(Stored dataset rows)
----
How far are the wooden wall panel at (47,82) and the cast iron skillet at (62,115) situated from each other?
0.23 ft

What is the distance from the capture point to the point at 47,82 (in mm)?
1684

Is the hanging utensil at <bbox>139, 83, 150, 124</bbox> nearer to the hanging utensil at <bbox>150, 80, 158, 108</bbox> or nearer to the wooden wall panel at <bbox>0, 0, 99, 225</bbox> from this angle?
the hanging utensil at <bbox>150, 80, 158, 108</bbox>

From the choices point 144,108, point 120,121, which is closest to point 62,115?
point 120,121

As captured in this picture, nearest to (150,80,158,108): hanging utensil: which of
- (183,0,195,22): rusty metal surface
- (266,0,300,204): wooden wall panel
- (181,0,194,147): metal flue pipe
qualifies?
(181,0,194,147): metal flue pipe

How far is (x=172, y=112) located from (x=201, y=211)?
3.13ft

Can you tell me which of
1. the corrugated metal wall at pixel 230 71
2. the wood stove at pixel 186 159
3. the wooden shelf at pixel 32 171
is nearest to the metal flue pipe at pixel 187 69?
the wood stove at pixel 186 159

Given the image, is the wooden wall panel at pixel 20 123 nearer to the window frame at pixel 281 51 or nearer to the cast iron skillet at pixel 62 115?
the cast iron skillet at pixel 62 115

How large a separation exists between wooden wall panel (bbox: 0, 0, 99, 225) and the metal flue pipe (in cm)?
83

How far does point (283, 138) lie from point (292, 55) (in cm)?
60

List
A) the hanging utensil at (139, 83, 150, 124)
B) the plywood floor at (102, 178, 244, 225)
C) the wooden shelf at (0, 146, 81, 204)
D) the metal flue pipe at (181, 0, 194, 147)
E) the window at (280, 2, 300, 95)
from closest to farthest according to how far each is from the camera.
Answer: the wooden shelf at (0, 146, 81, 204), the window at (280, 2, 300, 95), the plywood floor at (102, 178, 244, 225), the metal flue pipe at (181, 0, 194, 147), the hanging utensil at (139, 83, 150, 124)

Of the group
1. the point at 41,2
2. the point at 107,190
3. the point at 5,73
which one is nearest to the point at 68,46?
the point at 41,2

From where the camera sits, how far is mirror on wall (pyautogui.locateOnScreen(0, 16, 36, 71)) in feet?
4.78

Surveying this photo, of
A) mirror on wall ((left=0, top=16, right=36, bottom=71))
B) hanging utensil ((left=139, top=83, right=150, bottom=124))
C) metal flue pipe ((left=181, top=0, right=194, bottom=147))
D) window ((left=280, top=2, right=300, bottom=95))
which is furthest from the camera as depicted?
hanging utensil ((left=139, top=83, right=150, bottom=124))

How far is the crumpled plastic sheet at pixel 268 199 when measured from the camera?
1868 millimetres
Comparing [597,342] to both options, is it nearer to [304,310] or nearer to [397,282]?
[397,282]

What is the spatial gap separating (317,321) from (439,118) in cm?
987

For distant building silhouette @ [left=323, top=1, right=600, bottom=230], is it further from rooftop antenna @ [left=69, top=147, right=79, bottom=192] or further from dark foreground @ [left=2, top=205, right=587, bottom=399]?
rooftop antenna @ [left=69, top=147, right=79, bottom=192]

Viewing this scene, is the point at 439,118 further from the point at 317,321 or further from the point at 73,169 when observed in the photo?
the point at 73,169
----
Work to be completed ▸ Collect every line of the rows above that contains the word "floor", treating uppercase and lowercase as different.

Answer to this problem ▸
B) the plywood floor at (102, 178, 244, 225)
Answer: the wooden shelf at (0, 146, 81, 204), the window at (280, 2, 300, 95), the plywood floor at (102, 178, 244, 225), the metal flue pipe at (181, 0, 194, 147), the hanging utensil at (139, 83, 150, 124)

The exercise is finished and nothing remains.